### Try it
Word-for-word reproduction, images excluded: copy every entry below.

### Given data
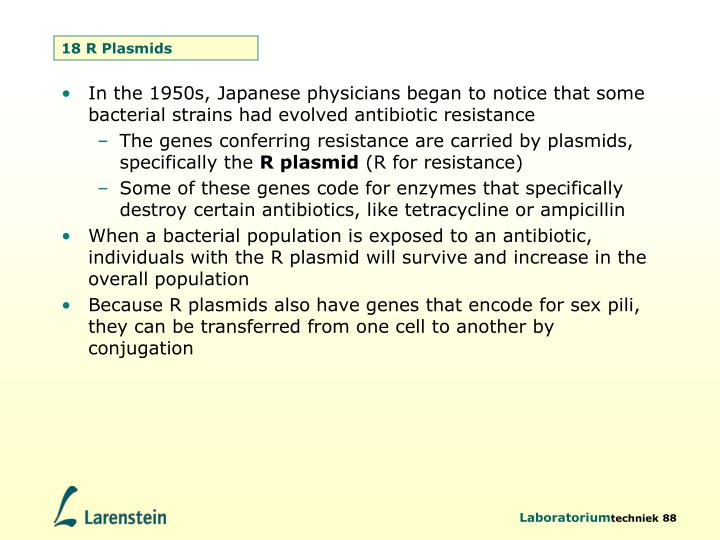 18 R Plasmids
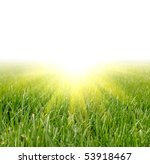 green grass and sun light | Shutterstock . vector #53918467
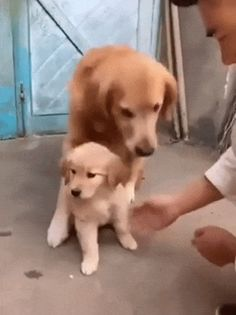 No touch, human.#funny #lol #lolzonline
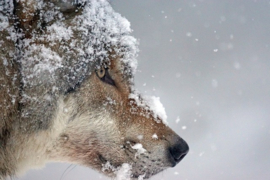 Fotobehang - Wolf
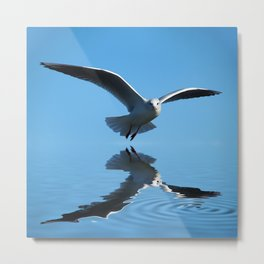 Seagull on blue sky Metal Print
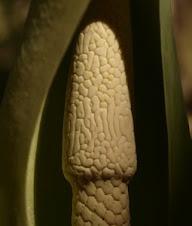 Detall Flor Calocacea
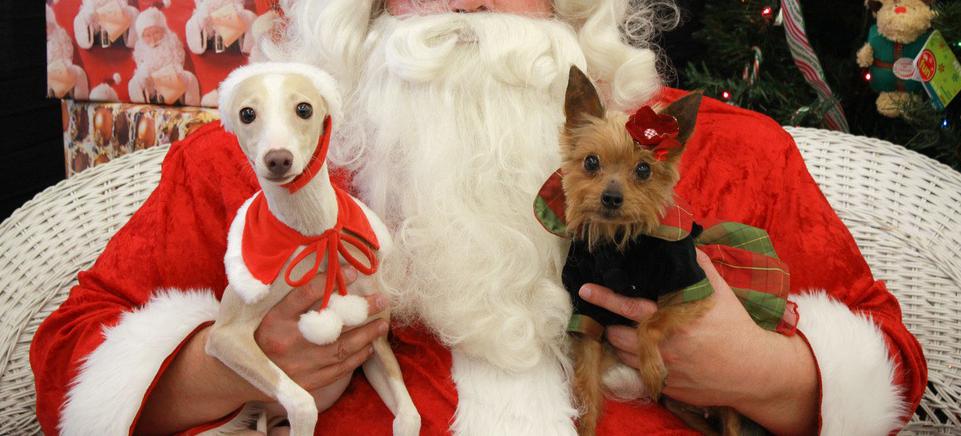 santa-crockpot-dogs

### Output
 18 R Plasmids
 green grass and sun light | Shutterstock . vector #53918467
 No touch, human.#funny #lol #lolzonline
 Fotobehang - Wolf
 Seagull on blue sky Metal Print
 Detall Flor Calocacea
 santa-crockpot-dogs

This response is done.